Por outro lado, o valor da pH-metria, como exame padrão para o diagnóstico de refluxo gastro-esofágico, é polêmico, porque ela apenas demonstra o refluxo de ácido clorídrico, o qual, segundo algumas evidências, não é tão agressivo como a bile e enzimas proteolíticas, que podem estar presentes no suco gástrico devido a refluxo duodeno-gástrico.

Outros exames subsidiários, como a manometria, a endoscopia digestiva alta e o videodegluto-esofagograma apresentam sensibilidade e especificidade inferiores aos da pH-metria ambulatorial de 24 horas.

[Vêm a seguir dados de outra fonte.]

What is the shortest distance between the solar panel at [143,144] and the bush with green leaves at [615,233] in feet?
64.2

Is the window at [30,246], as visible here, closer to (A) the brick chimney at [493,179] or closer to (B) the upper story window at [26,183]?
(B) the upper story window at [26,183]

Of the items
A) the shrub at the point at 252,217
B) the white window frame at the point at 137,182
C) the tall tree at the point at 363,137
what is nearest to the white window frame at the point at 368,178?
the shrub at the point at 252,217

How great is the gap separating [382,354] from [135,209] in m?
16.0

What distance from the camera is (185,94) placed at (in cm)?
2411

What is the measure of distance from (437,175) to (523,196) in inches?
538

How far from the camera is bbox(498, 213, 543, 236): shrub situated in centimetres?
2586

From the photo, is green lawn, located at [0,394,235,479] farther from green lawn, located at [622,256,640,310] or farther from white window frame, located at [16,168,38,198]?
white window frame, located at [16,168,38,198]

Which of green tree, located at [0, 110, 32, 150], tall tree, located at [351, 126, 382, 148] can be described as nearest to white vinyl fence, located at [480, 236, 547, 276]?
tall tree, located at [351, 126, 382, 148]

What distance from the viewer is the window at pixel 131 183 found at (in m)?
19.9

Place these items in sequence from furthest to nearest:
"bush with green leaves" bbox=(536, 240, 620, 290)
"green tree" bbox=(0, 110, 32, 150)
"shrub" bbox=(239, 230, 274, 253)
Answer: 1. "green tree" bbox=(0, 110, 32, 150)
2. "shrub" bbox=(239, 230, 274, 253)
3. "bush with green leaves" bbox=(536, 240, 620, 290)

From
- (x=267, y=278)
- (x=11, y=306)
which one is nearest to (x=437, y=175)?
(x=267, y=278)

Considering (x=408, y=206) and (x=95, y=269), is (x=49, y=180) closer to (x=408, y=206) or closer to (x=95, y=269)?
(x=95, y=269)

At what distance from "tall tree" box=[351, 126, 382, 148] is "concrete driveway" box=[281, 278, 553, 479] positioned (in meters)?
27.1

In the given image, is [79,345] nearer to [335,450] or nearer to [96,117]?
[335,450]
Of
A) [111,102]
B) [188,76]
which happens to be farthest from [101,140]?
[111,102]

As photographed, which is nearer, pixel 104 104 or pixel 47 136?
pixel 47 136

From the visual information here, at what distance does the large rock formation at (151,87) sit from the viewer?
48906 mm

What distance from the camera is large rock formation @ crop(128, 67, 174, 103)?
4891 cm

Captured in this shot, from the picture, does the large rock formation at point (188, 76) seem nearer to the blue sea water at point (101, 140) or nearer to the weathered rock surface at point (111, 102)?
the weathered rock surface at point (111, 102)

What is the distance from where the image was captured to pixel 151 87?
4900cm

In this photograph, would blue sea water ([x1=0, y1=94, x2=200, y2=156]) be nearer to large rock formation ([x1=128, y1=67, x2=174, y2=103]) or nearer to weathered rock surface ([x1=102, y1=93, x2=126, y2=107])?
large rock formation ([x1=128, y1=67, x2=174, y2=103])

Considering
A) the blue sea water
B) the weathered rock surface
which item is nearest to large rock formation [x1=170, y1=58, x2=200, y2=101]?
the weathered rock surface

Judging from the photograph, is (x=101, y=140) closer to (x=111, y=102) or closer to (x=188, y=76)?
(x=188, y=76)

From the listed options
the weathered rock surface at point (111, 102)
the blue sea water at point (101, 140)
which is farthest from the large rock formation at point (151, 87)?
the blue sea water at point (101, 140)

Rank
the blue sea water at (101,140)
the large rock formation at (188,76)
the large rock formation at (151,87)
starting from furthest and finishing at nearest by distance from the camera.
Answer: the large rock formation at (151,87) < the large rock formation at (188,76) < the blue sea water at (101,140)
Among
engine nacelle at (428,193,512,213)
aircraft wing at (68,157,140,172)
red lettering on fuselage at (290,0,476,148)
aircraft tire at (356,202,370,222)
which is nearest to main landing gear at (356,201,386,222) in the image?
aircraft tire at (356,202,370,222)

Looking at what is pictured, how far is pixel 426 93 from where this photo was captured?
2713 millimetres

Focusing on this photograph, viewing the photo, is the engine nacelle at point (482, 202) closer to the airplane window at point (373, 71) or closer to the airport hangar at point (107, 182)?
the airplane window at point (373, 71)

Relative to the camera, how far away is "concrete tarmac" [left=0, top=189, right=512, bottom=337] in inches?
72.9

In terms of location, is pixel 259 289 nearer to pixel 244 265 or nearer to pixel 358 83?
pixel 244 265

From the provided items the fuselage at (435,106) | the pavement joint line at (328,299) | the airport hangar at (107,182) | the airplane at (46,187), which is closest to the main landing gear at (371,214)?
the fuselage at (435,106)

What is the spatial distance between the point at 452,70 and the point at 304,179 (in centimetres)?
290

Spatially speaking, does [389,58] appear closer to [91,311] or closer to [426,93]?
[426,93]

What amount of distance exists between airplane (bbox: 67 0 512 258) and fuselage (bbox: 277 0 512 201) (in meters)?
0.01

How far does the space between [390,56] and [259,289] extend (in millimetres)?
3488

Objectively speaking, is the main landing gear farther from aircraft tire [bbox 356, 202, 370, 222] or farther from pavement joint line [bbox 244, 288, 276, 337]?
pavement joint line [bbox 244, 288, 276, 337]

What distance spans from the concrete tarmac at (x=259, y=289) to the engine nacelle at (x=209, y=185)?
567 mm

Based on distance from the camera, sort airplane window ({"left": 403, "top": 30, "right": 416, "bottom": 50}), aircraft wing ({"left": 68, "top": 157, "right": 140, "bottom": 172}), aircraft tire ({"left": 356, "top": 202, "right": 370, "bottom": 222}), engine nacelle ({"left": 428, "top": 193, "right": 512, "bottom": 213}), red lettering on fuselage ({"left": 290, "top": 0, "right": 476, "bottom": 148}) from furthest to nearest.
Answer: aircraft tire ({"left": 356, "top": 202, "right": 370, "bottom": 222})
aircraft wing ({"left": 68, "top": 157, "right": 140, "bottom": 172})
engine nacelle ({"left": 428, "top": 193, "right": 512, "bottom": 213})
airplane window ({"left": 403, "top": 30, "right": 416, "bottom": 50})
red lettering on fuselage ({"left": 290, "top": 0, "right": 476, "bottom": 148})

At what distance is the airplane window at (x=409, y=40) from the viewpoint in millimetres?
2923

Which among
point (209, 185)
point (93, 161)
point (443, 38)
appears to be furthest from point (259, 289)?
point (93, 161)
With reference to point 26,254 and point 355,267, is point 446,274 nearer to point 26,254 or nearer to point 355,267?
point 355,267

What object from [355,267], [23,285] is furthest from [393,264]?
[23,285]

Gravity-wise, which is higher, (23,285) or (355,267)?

Os trabalhos publicados apresentam resultados terapêuticos promissores com o uso prolongado e em doses elevadas de bloqueadores de H2 ou inibidores da bomba de prótons. Do ponto de vista metodológico, todas essas publicações apresentam falhas, como a utilização de grande gama de métodos diagnósticos não uniformizados, a inclusão prévia de pacientes selecionados e/ou não randomizados, a ausência de grupo controle, usando placebo e análise estatística inadequada. Portanto, as conclusões desses estudos, inclusive as do primeiro relato a respeito desta associação, publicado em 1968, devem ser vistos com desconfiança quanto ao valor do valor científico.

Portanto, atualmente, esta associação de manifestações otorrinolaringológicas com refluxo gastro-esofágico não tem comprovação científica. Como a Medicina baseia-se em fatos comprovados e não apenas em suposições, podemos dizer que a importância do refluxo gastro-esofágico como causa de manifestações otorrinolaringológicas tem sido supravalorizada. É certo que este assunto merece investigação profunda, com estudos baseados em premissas científicas, para poder responder às dúvidas que se levantam a seu respeito. E isso só será possível com estudos envolvendo número adequado de pacientes, o que, por sua vez, só será exeqüível com a participação de várias instituições médicas.